Given exercise 1:
Answer these questions from the text on pastrami, one answer per line:
(a) Which cut does the writer call the "true" pastrami cut?
(b) Which cut does the writer say Schwartz's uses?
(c) According to the P.S., which is smoked: real "lox" or "Nova"?
Given exercise 2:
Copy the text on pastrami from "I prefer real" up to and including "That’s fact, apparently.".
** START OF Extracted text **
I have made pastrami several times from scratch…an untrimmed, cryovacced brisket…and have once found and bought the navel, which is the “true” pastrami cut…much fattier, grissled and much more waste.

Having been to Schwartz’s a couple of times and Katz’s and Carnegie many many times…I think the main difference is that Schwartz’s uses brisket…a denser, less fatty cut…my efforts ultimately seem to be closer to that since I use brisket, for many reasons. It is harder to cure, but…true in taste, though leaner.

There are lots of recipes out there on the net. Maybe the owner of the place in Brooklyn is a good start…though I think a good pastrami recipe and a whole brisket will get you as close to Schwartz’s as you’re likely to get.

I prefer real pastrami…but…am thrilled with what I make at home.

The history of pastrami (an mix of various Jewish nationalities’ traditions that melted in the “pot” in the Lower East side when they all arrived in the very early 20th century) is fascinating. Save the Deli is a good start to reading about it and a fun read, though no recipes. Corned beef (which uses only brisket) is also a product of that same melt. People think the Irish created it, but it wasn’t part of any Irish tradition until they discovered it, too, in the same neighborhood in NYC, at the same time! That’s fact, apparently.

Good luck. A worthy effort, for sure.

P.S. And real “lox” is pickled, not smoked. and saltier…and that’s what most did until much much later. “Nova” is smoked, though.

I am really looking forward to finally learning how Schwartz’s does it. After we crack this secret recipe, we should go for the Colonel’s blend, and then on to Coca Cola.
** END OF Extracted text **
** START OF Dataset content **
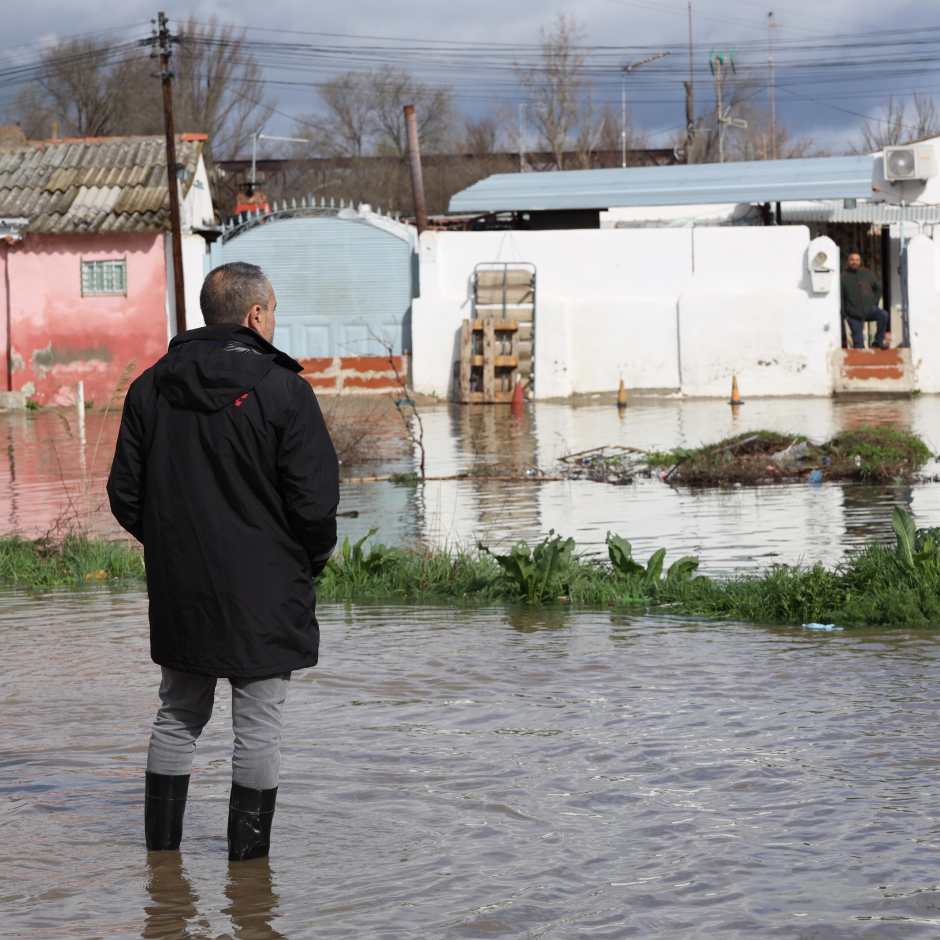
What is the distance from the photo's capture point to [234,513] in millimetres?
** END OF Dataset content **
Expected answer 1:
(a) The navel.
(b) Brisket.
(c) "Nova".

Expected answer 2:
I prefer real pastrami…but…am thrilled with what I make at home.

The history of pastrami (an mix of various Jewish nationalities’ traditions that melted in the “pot” in the Lower East side when they all arrived in the very early 20th century) is fascinating. Save the Deli is a good start to reading about it and a fun read, though no recipes. Corned beef (which uses only brisket) is also a product of that same melt. People think the Irish created it, but it wasn’t part of any Irish tradition until they discovered it, too, in the same neighborhood in NYC, at the same time! That’s fact, apparently.